- Opening Delimiter -

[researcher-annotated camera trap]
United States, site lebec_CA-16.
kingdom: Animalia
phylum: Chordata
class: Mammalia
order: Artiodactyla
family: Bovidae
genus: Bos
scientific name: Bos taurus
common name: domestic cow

- Closing Delimiter -
- Opening Delimiter -

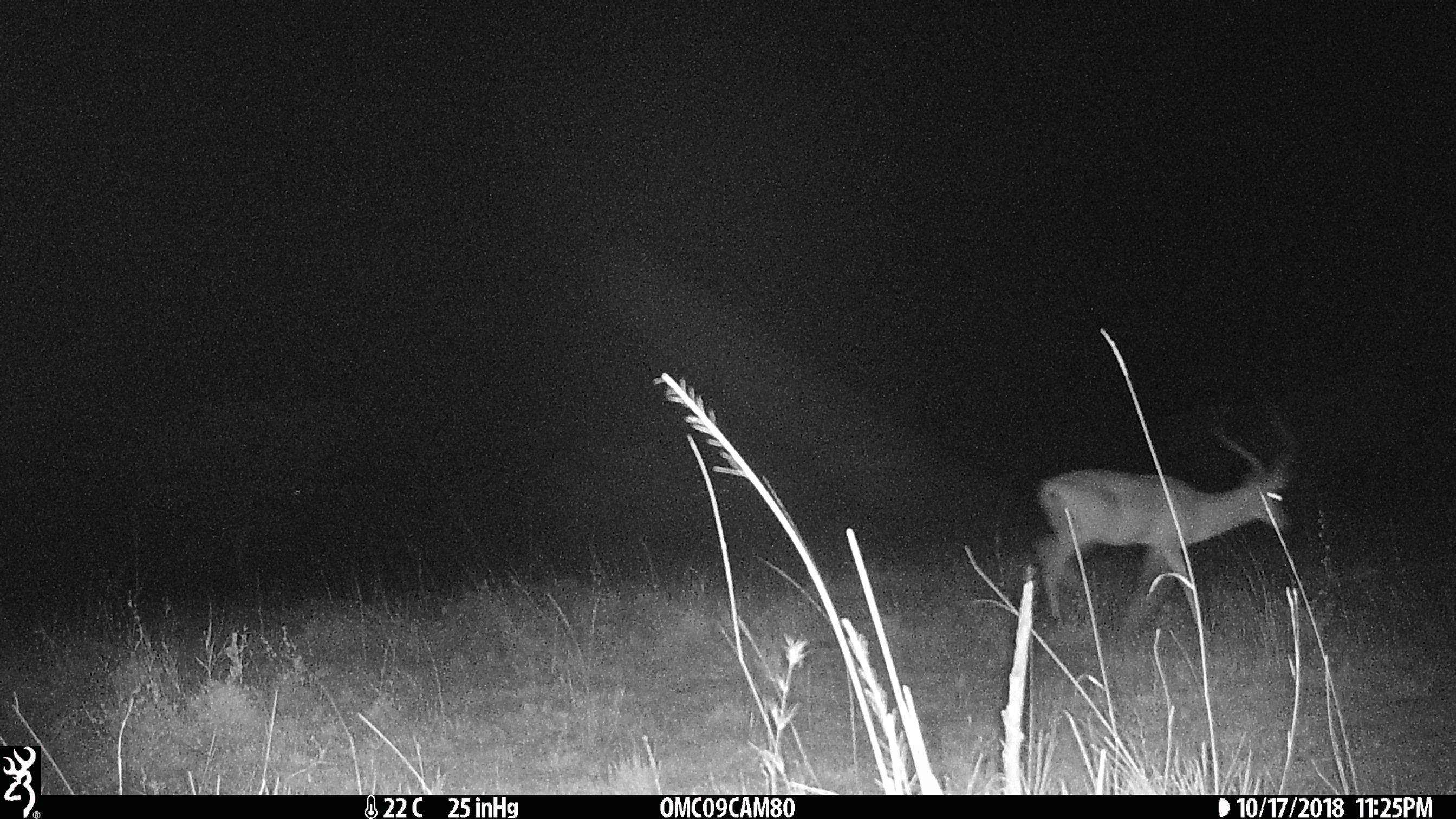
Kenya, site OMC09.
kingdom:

- Closing Delimiter -

• _BRIEF_: Take every line of the material that contains the word "site", and copy it.

• _SOLUTION TO THIS TASK_:
United States, site lebec_CA-16.
Kenya, site OMC09.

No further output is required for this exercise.